The best fishing guides get results when the rest of us don’t. We asked four top panfish guides to share their secret strategies for perch, crappies, and bluegills. So, listen up – school is in session.
Expert: Captain Clint Taylor
Home Base: Rend Lake, IL
Experience: 6 years guiding
In a world obsessed with all things high-tech and newfangled, Illinois guide Clint Taylor prefers going old-school for spawning spring crappies. When the season’s biggest slabs are along lakeshore brush, he chooses the surgical precision of cane-poling.
“The fish are laying their eggs in the submerged branches and feeding on minnows,” he says. “You’re pulling big fish out of the woods, and cane poles allow you to get bait deep into the brush. Sure, you’re going to get hung up a lot, but you’re also going to catch the biggest crappie of your life.”
He starts with a 12-foot rod and 10-pound monofilament. He slides a small slip bobber 1 ½ feet up the line, adds a split-shot just below the bobber, and ties on a No. 1 or No. 2 extra-light hook. He lowers the rig and a lively minnow straight down into a hole in the bushes and then pulls it straight back out.

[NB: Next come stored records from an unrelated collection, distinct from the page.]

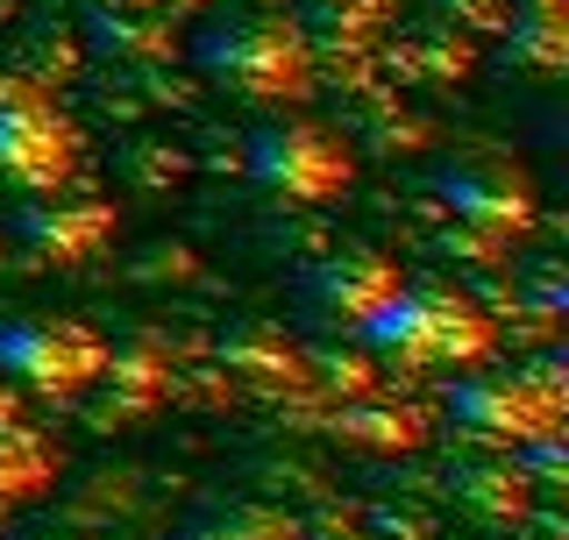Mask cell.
Here are the masks:
<instances>
[{
    "label": "cell",
    "mask_w": 569,
    "mask_h": 540,
    "mask_svg": "<svg viewBox=\"0 0 569 540\" xmlns=\"http://www.w3.org/2000/svg\"><path fill=\"white\" fill-rule=\"evenodd\" d=\"M79 171V129L58 100H22L0 114V186L14 192H58Z\"/></svg>",
    "instance_id": "52a82bcc"
},
{
    "label": "cell",
    "mask_w": 569,
    "mask_h": 540,
    "mask_svg": "<svg viewBox=\"0 0 569 540\" xmlns=\"http://www.w3.org/2000/svg\"><path fill=\"white\" fill-rule=\"evenodd\" d=\"M435 200L449 207V221L477 228L485 242H520L541 213V192L533 178L512 164V157H491V150H470L456 164L435 171Z\"/></svg>",
    "instance_id": "8992f818"
},
{
    "label": "cell",
    "mask_w": 569,
    "mask_h": 540,
    "mask_svg": "<svg viewBox=\"0 0 569 540\" xmlns=\"http://www.w3.org/2000/svg\"><path fill=\"white\" fill-rule=\"evenodd\" d=\"M506 64L562 71L569 64V22H562V8H512V22H506Z\"/></svg>",
    "instance_id": "2e32d148"
},
{
    "label": "cell",
    "mask_w": 569,
    "mask_h": 540,
    "mask_svg": "<svg viewBox=\"0 0 569 540\" xmlns=\"http://www.w3.org/2000/svg\"><path fill=\"white\" fill-rule=\"evenodd\" d=\"M192 64L213 86H228L236 100H263V107H299L313 93V43L292 14L271 8H228L192 36Z\"/></svg>",
    "instance_id": "6da1fadb"
},
{
    "label": "cell",
    "mask_w": 569,
    "mask_h": 540,
    "mask_svg": "<svg viewBox=\"0 0 569 540\" xmlns=\"http://www.w3.org/2000/svg\"><path fill=\"white\" fill-rule=\"evenodd\" d=\"M249 178H257L263 192H278V200L328 207V200H342V192H349L356 157H349V142L335 136V129L292 114V121H271V129L249 142Z\"/></svg>",
    "instance_id": "5b68a950"
},
{
    "label": "cell",
    "mask_w": 569,
    "mask_h": 540,
    "mask_svg": "<svg viewBox=\"0 0 569 540\" xmlns=\"http://www.w3.org/2000/svg\"><path fill=\"white\" fill-rule=\"evenodd\" d=\"M107 363V341L86 320H0V377L36 391V399H79L93 391V377Z\"/></svg>",
    "instance_id": "277c9868"
},
{
    "label": "cell",
    "mask_w": 569,
    "mask_h": 540,
    "mask_svg": "<svg viewBox=\"0 0 569 540\" xmlns=\"http://www.w3.org/2000/svg\"><path fill=\"white\" fill-rule=\"evenodd\" d=\"M512 8H562V0H512Z\"/></svg>",
    "instance_id": "ffe728a7"
},
{
    "label": "cell",
    "mask_w": 569,
    "mask_h": 540,
    "mask_svg": "<svg viewBox=\"0 0 569 540\" xmlns=\"http://www.w3.org/2000/svg\"><path fill=\"white\" fill-rule=\"evenodd\" d=\"M50 477H58L50 441L29 434V427H8V420H0V506H8V498H36Z\"/></svg>",
    "instance_id": "e0dca14e"
},
{
    "label": "cell",
    "mask_w": 569,
    "mask_h": 540,
    "mask_svg": "<svg viewBox=\"0 0 569 540\" xmlns=\"http://www.w3.org/2000/svg\"><path fill=\"white\" fill-rule=\"evenodd\" d=\"M335 434H342L349 448H370V456H406V448H420L427 441V420L420 412H406V406H342L335 412Z\"/></svg>",
    "instance_id": "9a60e30c"
},
{
    "label": "cell",
    "mask_w": 569,
    "mask_h": 540,
    "mask_svg": "<svg viewBox=\"0 0 569 540\" xmlns=\"http://www.w3.org/2000/svg\"><path fill=\"white\" fill-rule=\"evenodd\" d=\"M93 384H107L100 420H142V412H157L171 399V363L150 349V341H129V349H107Z\"/></svg>",
    "instance_id": "7c38bea8"
},
{
    "label": "cell",
    "mask_w": 569,
    "mask_h": 540,
    "mask_svg": "<svg viewBox=\"0 0 569 540\" xmlns=\"http://www.w3.org/2000/svg\"><path fill=\"white\" fill-rule=\"evenodd\" d=\"M93 43L114 64H171L178 58V22L171 8H121V0H93Z\"/></svg>",
    "instance_id": "30bf717a"
},
{
    "label": "cell",
    "mask_w": 569,
    "mask_h": 540,
    "mask_svg": "<svg viewBox=\"0 0 569 540\" xmlns=\"http://www.w3.org/2000/svg\"><path fill=\"white\" fill-rule=\"evenodd\" d=\"M399 284L406 278L385 249H335V257H320L307 278H299V306H307V320H320V328L356 334Z\"/></svg>",
    "instance_id": "9c48e42d"
},
{
    "label": "cell",
    "mask_w": 569,
    "mask_h": 540,
    "mask_svg": "<svg viewBox=\"0 0 569 540\" xmlns=\"http://www.w3.org/2000/svg\"><path fill=\"white\" fill-rule=\"evenodd\" d=\"M292 22L307 29L313 58H320V43H335V50H378V36L391 22V0H299Z\"/></svg>",
    "instance_id": "5bb4252c"
},
{
    "label": "cell",
    "mask_w": 569,
    "mask_h": 540,
    "mask_svg": "<svg viewBox=\"0 0 569 540\" xmlns=\"http://www.w3.org/2000/svg\"><path fill=\"white\" fill-rule=\"evenodd\" d=\"M50 86H36L29 71H0V114H8V107H22V100H43Z\"/></svg>",
    "instance_id": "d6986e66"
},
{
    "label": "cell",
    "mask_w": 569,
    "mask_h": 540,
    "mask_svg": "<svg viewBox=\"0 0 569 540\" xmlns=\"http://www.w3.org/2000/svg\"><path fill=\"white\" fill-rule=\"evenodd\" d=\"M449 491L462 498V512L491 519V527H520L527 506H533V483L512 456H498V448H485V456H470L462 470H449Z\"/></svg>",
    "instance_id": "8fae6325"
},
{
    "label": "cell",
    "mask_w": 569,
    "mask_h": 540,
    "mask_svg": "<svg viewBox=\"0 0 569 540\" xmlns=\"http://www.w3.org/2000/svg\"><path fill=\"white\" fill-rule=\"evenodd\" d=\"M213 533H221V540H307L292 519L271 512V506H228V512H213Z\"/></svg>",
    "instance_id": "ac0fdd59"
},
{
    "label": "cell",
    "mask_w": 569,
    "mask_h": 540,
    "mask_svg": "<svg viewBox=\"0 0 569 540\" xmlns=\"http://www.w3.org/2000/svg\"><path fill=\"white\" fill-rule=\"evenodd\" d=\"M449 420L477 448H498V456H512V448H527L541 434H562V420H569L562 370L541 363V370H512V377H462V384H449Z\"/></svg>",
    "instance_id": "3957f363"
},
{
    "label": "cell",
    "mask_w": 569,
    "mask_h": 540,
    "mask_svg": "<svg viewBox=\"0 0 569 540\" xmlns=\"http://www.w3.org/2000/svg\"><path fill=\"white\" fill-rule=\"evenodd\" d=\"M221 363H228V377H242V384H257V391L307 384V356H299L278 328H236L221 341Z\"/></svg>",
    "instance_id": "4fadbf2b"
},
{
    "label": "cell",
    "mask_w": 569,
    "mask_h": 540,
    "mask_svg": "<svg viewBox=\"0 0 569 540\" xmlns=\"http://www.w3.org/2000/svg\"><path fill=\"white\" fill-rule=\"evenodd\" d=\"M356 334L391 370H477L498 349L491 313L456 284H399Z\"/></svg>",
    "instance_id": "7a4b0ae2"
},
{
    "label": "cell",
    "mask_w": 569,
    "mask_h": 540,
    "mask_svg": "<svg viewBox=\"0 0 569 540\" xmlns=\"http://www.w3.org/2000/svg\"><path fill=\"white\" fill-rule=\"evenodd\" d=\"M8 242L43 270L93 263L100 249L114 242V207L107 200H64V186L58 192H29V207L8 221Z\"/></svg>",
    "instance_id": "ba28073f"
}]
</instances>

Child’s play?
“This takes quite a bit of practice,” he says. “But pull a few out and you will be hooked.”
Expert: Chris Edwards
Home Base: Conroe, TX
Experience: 9 years guiding
“Crappies are nearsighted,” Edwards says, “and they often take their time getting a good look at the bait before they strike.”
To fool observant slabs, a realistic presentation is critical. That’s why Edwards makes sure that his 1/8-ounce jig stays horizontal when he’s jigging.

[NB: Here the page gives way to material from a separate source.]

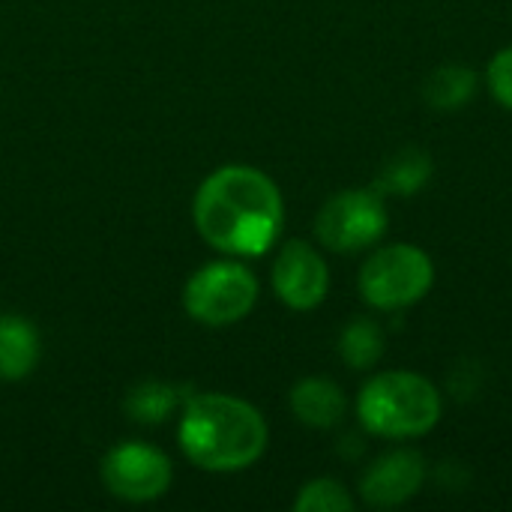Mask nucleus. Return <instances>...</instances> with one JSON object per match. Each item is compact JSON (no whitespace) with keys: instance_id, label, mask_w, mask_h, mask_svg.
Masks as SVG:
<instances>
[{"instance_id":"obj_12","label":"nucleus","mask_w":512,"mask_h":512,"mask_svg":"<svg viewBox=\"0 0 512 512\" xmlns=\"http://www.w3.org/2000/svg\"><path fill=\"white\" fill-rule=\"evenodd\" d=\"M432 177V159L426 150L408 147L399 150L378 174L375 180V192L381 195H414L417 189H423Z\"/></svg>"},{"instance_id":"obj_9","label":"nucleus","mask_w":512,"mask_h":512,"mask_svg":"<svg viewBox=\"0 0 512 512\" xmlns=\"http://www.w3.org/2000/svg\"><path fill=\"white\" fill-rule=\"evenodd\" d=\"M426 477L423 456L414 450H393L381 456L360 480V495L372 507H399L411 501Z\"/></svg>"},{"instance_id":"obj_3","label":"nucleus","mask_w":512,"mask_h":512,"mask_svg":"<svg viewBox=\"0 0 512 512\" xmlns=\"http://www.w3.org/2000/svg\"><path fill=\"white\" fill-rule=\"evenodd\" d=\"M360 423L381 438H417L438 426L441 393L414 372H381L357 399Z\"/></svg>"},{"instance_id":"obj_16","label":"nucleus","mask_w":512,"mask_h":512,"mask_svg":"<svg viewBox=\"0 0 512 512\" xmlns=\"http://www.w3.org/2000/svg\"><path fill=\"white\" fill-rule=\"evenodd\" d=\"M297 512H351L354 501L345 492L342 483L336 480H312L300 489L297 501H294Z\"/></svg>"},{"instance_id":"obj_14","label":"nucleus","mask_w":512,"mask_h":512,"mask_svg":"<svg viewBox=\"0 0 512 512\" xmlns=\"http://www.w3.org/2000/svg\"><path fill=\"white\" fill-rule=\"evenodd\" d=\"M339 354L351 369H369L384 354V333L375 321L357 318L339 336Z\"/></svg>"},{"instance_id":"obj_1","label":"nucleus","mask_w":512,"mask_h":512,"mask_svg":"<svg viewBox=\"0 0 512 512\" xmlns=\"http://www.w3.org/2000/svg\"><path fill=\"white\" fill-rule=\"evenodd\" d=\"M198 234L225 255H264L285 219L282 192L276 183L249 165H225L213 171L192 204Z\"/></svg>"},{"instance_id":"obj_15","label":"nucleus","mask_w":512,"mask_h":512,"mask_svg":"<svg viewBox=\"0 0 512 512\" xmlns=\"http://www.w3.org/2000/svg\"><path fill=\"white\" fill-rule=\"evenodd\" d=\"M180 405V393L171 384H159V381H147L141 387H135L126 399V414L135 423H147L156 426L162 420H168Z\"/></svg>"},{"instance_id":"obj_8","label":"nucleus","mask_w":512,"mask_h":512,"mask_svg":"<svg viewBox=\"0 0 512 512\" xmlns=\"http://www.w3.org/2000/svg\"><path fill=\"white\" fill-rule=\"evenodd\" d=\"M273 288L288 309L309 312L324 303L330 291V270L309 243L291 240L273 264Z\"/></svg>"},{"instance_id":"obj_17","label":"nucleus","mask_w":512,"mask_h":512,"mask_svg":"<svg viewBox=\"0 0 512 512\" xmlns=\"http://www.w3.org/2000/svg\"><path fill=\"white\" fill-rule=\"evenodd\" d=\"M489 87L492 96L512 111V45L498 51L489 63Z\"/></svg>"},{"instance_id":"obj_4","label":"nucleus","mask_w":512,"mask_h":512,"mask_svg":"<svg viewBox=\"0 0 512 512\" xmlns=\"http://www.w3.org/2000/svg\"><path fill=\"white\" fill-rule=\"evenodd\" d=\"M435 282L432 258L411 246L393 243L378 249L360 270V294L381 312H399L420 303Z\"/></svg>"},{"instance_id":"obj_7","label":"nucleus","mask_w":512,"mask_h":512,"mask_svg":"<svg viewBox=\"0 0 512 512\" xmlns=\"http://www.w3.org/2000/svg\"><path fill=\"white\" fill-rule=\"evenodd\" d=\"M102 480L108 492L129 504L156 501L171 486V462L150 444H120L102 462Z\"/></svg>"},{"instance_id":"obj_10","label":"nucleus","mask_w":512,"mask_h":512,"mask_svg":"<svg viewBox=\"0 0 512 512\" xmlns=\"http://www.w3.org/2000/svg\"><path fill=\"white\" fill-rule=\"evenodd\" d=\"M348 399L330 378H306L291 390V411L303 426L330 429L345 417Z\"/></svg>"},{"instance_id":"obj_11","label":"nucleus","mask_w":512,"mask_h":512,"mask_svg":"<svg viewBox=\"0 0 512 512\" xmlns=\"http://www.w3.org/2000/svg\"><path fill=\"white\" fill-rule=\"evenodd\" d=\"M39 363V333L18 315H0V378L21 381Z\"/></svg>"},{"instance_id":"obj_2","label":"nucleus","mask_w":512,"mask_h":512,"mask_svg":"<svg viewBox=\"0 0 512 512\" xmlns=\"http://www.w3.org/2000/svg\"><path fill=\"white\" fill-rule=\"evenodd\" d=\"M180 447L192 465L213 474H234L255 465L267 450V423L243 399L201 393L183 405Z\"/></svg>"},{"instance_id":"obj_6","label":"nucleus","mask_w":512,"mask_h":512,"mask_svg":"<svg viewBox=\"0 0 512 512\" xmlns=\"http://www.w3.org/2000/svg\"><path fill=\"white\" fill-rule=\"evenodd\" d=\"M387 231L384 195L375 189H345L333 195L315 219L318 240L333 252H360Z\"/></svg>"},{"instance_id":"obj_5","label":"nucleus","mask_w":512,"mask_h":512,"mask_svg":"<svg viewBox=\"0 0 512 512\" xmlns=\"http://www.w3.org/2000/svg\"><path fill=\"white\" fill-rule=\"evenodd\" d=\"M258 300V279L237 261H213L192 273L183 288L186 312L207 327L243 321Z\"/></svg>"},{"instance_id":"obj_13","label":"nucleus","mask_w":512,"mask_h":512,"mask_svg":"<svg viewBox=\"0 0 512 512\" xmlns=\"http://www.w3.org/2000/svg\"><path fill=\"white\" fill-rule=\"evenodd\" d=\"M477 90V72L468 66H441L426 81V102L438 111L462 108Z\"/></svg>"}]
</instances>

“I tie the knot really tight,” he says, “then push it to the back of the jig’s eye.”
He explains that this keeps the jig flat, just the way crappies like it.
Expert: Jerry Blake
Home Base: Lake Greeson, AR
Experience: 13 years guiding
Jerry Blake loves sonar technology. “Position your transducer so that you can see the split-shots on your sonar,” he says. “Start fishing slightly above the shallowest panfish on the fishfinder and then work the baits deeper.”
Expert: Robert “Walt” Walters
Home Base: Pocomoke River, MD
Experience: 44 years guiding
Adding some seasoning to your tube jigs can help you catch the biggest perch of the season.

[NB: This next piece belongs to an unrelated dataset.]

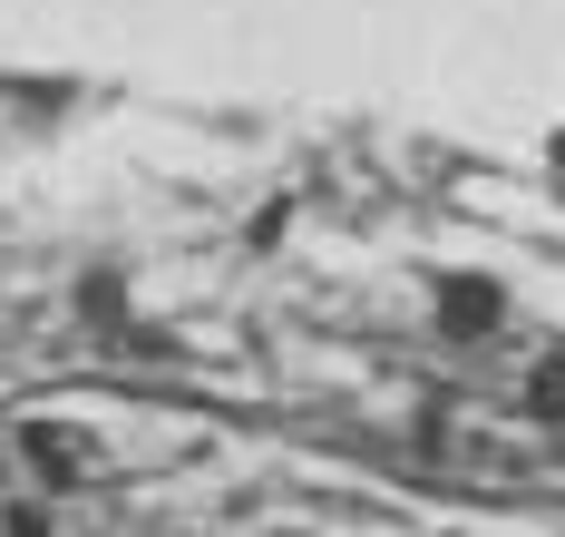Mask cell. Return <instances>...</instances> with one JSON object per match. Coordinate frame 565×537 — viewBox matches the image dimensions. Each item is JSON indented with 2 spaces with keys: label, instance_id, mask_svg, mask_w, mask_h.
Listing matches in <instances>:
<instances>
[]
</instances>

“Salted baits out-catch everything else two to one,” says Walters. “They attract yellow perch and keep them chewing once they’ve bitten into the jig.”
To salt your jigs the Walters way, just dump them and a few spoonfuls of table salt into a resealable plastic bag and squish it around.
“The jigs will absorb the salt in a day or two and be ready to fish,” he says.